[Study text]
= = = = = = =

Lilly Ellis (left) and Michael Sutherland rehearse a scene from CAT’s ‘Miracle on 34th Street.’ (Contributed photo)

Lilly Ellis (left) and Michael Sutherland rehearse a scene from CAT’s ‘Miracle on 34th Street.’ (Contributed photo)

UPDATED/CAT presents a timely tale of faith and hope: ‘Miracle on 34th Street’

There’s a two-for-one deal on tickets for opening night Friday, with a pub menu

Central Alberta Theatre’s season-opening Christmas play, Miracle on 34th Street, comes with a timely message of hope.

Based on the classic holiday movie about a little girl who learns to believe in Santa Claus, this play opens at Festival Hall on Friday, Nov. 26.

It contains a line that strongly resonates with director Craig Scott: ‘Faith is believing in something when common sense tells you not to.’

“Right now it seems common sense has been thrown out the window,” said Scott, referring to inconsistent COVID-19 prevention measures, “so all we’ve got is faith…”

= = = = = = =

[What you will do]
(a) According to the article about the play, where does Miracle on 34th Street open?
(b) List every person the article about the play names as connected with the CAT production.
(c) Translate this sentence from the article about the play into Spanish: "Central Alberta Theatre’s season-opening Christmas play, Miracle on 34th Street, comes with a timely message of hope."

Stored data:

= = = = = = =

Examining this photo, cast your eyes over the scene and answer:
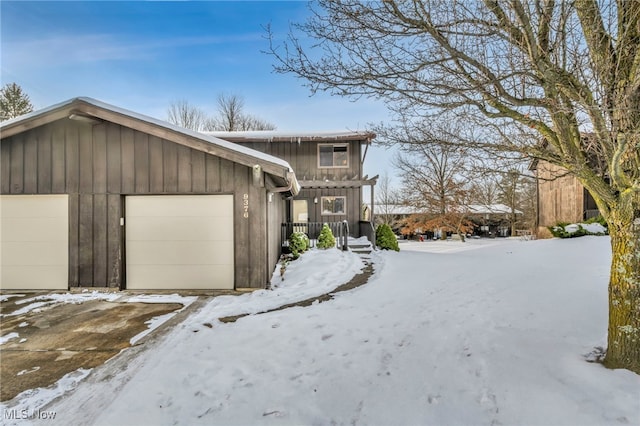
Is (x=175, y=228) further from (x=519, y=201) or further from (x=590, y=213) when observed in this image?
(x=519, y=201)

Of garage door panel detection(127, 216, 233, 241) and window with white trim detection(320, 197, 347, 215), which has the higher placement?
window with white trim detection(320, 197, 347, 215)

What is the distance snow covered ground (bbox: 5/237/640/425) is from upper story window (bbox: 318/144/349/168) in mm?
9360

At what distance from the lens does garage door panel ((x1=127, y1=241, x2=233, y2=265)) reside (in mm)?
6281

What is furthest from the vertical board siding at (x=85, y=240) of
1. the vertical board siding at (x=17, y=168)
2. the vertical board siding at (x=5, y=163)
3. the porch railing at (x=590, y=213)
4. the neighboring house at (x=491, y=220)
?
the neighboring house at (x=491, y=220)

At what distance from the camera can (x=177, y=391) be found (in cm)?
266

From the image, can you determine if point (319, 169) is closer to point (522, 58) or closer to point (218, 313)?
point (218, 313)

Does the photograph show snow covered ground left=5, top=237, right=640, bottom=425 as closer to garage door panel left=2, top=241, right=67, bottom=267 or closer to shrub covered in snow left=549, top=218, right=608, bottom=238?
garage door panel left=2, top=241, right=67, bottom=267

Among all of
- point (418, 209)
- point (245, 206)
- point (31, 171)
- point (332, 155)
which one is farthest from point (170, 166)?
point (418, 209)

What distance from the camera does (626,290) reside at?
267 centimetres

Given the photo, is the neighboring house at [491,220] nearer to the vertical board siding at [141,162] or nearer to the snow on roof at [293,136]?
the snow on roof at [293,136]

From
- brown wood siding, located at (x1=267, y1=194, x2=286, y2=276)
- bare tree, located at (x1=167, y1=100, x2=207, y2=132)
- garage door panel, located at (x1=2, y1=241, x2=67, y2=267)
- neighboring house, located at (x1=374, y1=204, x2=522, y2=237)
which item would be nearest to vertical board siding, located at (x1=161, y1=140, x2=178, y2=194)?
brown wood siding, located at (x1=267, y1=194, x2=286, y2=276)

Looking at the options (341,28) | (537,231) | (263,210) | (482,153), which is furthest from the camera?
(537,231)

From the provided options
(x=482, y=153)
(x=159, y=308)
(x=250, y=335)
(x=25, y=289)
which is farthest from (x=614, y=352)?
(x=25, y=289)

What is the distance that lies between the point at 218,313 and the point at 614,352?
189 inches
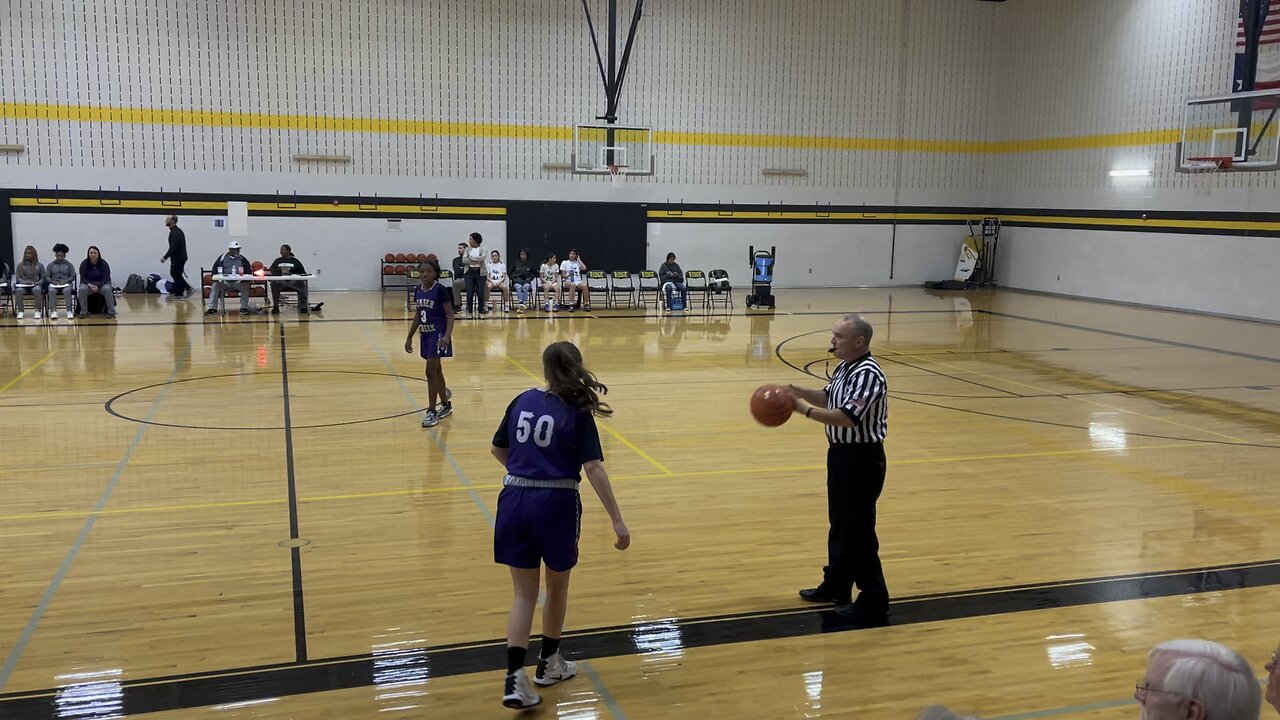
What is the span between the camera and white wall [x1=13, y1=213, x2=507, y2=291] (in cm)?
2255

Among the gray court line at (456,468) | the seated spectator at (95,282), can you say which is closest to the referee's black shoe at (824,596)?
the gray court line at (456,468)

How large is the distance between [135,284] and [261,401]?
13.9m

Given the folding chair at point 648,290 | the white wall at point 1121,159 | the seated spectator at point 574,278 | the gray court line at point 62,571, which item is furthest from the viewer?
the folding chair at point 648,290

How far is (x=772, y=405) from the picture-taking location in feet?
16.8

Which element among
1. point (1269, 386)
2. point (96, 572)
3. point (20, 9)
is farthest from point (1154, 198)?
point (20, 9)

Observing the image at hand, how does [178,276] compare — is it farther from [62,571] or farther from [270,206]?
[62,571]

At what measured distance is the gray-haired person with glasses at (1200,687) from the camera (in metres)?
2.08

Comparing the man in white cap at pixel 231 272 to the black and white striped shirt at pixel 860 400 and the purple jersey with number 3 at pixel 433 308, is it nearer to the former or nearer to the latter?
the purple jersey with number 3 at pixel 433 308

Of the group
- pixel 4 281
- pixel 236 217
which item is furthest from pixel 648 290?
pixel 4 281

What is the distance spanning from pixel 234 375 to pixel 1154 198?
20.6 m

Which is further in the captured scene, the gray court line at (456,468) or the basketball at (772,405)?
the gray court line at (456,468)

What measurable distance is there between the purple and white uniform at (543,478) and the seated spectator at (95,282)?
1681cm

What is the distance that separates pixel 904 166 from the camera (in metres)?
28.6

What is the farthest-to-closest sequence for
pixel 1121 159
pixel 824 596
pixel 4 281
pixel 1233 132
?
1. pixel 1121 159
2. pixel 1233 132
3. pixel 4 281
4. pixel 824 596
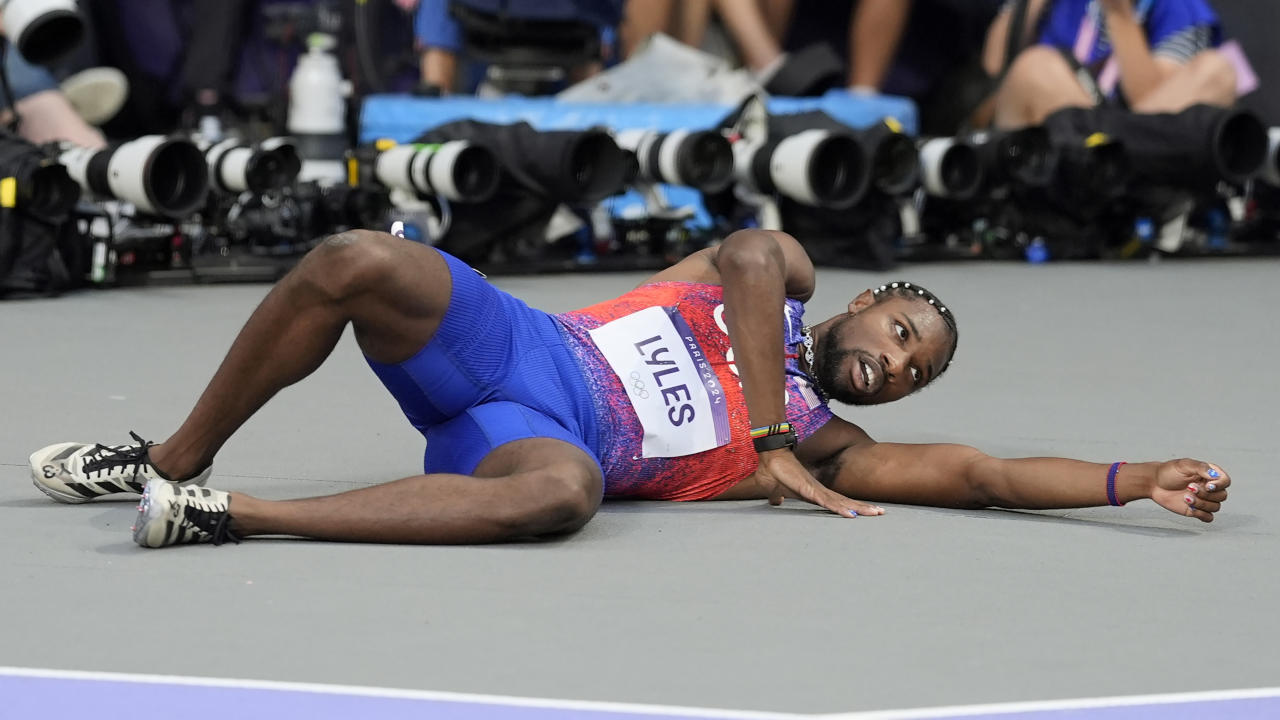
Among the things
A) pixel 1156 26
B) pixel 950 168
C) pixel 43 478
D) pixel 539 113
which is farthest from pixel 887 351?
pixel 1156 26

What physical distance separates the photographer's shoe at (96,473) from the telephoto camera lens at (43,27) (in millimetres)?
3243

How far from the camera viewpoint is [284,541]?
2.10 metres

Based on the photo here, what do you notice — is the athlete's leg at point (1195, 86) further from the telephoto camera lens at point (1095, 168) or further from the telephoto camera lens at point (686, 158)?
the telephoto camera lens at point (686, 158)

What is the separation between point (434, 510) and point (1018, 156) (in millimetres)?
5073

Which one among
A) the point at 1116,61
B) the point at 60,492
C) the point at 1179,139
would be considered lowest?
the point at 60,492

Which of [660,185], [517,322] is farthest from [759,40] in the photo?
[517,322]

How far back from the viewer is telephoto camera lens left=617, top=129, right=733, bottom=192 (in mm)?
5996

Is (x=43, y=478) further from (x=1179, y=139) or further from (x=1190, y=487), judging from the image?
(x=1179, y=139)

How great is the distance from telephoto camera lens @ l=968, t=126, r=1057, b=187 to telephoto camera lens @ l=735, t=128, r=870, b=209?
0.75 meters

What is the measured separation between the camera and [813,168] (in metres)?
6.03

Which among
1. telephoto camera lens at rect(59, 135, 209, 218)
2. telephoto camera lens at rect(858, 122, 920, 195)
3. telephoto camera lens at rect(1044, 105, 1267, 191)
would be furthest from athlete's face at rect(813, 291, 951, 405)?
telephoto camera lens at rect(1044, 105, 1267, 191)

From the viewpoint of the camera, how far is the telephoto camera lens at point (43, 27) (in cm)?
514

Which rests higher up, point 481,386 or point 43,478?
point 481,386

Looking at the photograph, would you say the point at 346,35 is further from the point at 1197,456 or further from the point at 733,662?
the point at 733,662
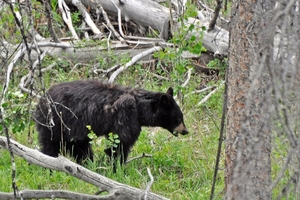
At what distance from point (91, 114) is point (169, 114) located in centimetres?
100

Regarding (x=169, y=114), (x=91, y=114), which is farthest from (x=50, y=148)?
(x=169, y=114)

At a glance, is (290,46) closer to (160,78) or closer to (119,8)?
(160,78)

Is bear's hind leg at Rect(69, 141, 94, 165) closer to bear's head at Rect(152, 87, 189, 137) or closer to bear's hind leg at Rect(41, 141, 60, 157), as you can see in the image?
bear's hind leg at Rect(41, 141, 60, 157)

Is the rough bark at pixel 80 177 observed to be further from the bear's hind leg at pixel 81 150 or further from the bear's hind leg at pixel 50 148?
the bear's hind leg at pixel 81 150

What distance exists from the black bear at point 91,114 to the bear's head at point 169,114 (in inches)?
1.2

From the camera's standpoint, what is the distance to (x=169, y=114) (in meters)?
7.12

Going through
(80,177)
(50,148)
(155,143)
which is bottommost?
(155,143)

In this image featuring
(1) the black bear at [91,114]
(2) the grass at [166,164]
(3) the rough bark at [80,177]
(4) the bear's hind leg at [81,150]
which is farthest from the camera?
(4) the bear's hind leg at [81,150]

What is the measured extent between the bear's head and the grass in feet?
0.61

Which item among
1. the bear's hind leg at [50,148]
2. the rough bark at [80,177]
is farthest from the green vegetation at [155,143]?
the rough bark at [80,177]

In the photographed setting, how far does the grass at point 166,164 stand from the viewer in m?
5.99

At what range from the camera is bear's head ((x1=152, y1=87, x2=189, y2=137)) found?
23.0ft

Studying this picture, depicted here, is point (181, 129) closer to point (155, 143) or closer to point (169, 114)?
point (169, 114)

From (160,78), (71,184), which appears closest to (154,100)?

= = = = = = =

[Solutions to each task]
(a) At Festival Hall.

(b) Lilly Ellis, Michael Sutherland, Craig Scott

(c) La obra navideña con la que Central Alberta Theatre abre su temporada, Miracle on 34th Street, llega con un oportuno mensaje de esperanza.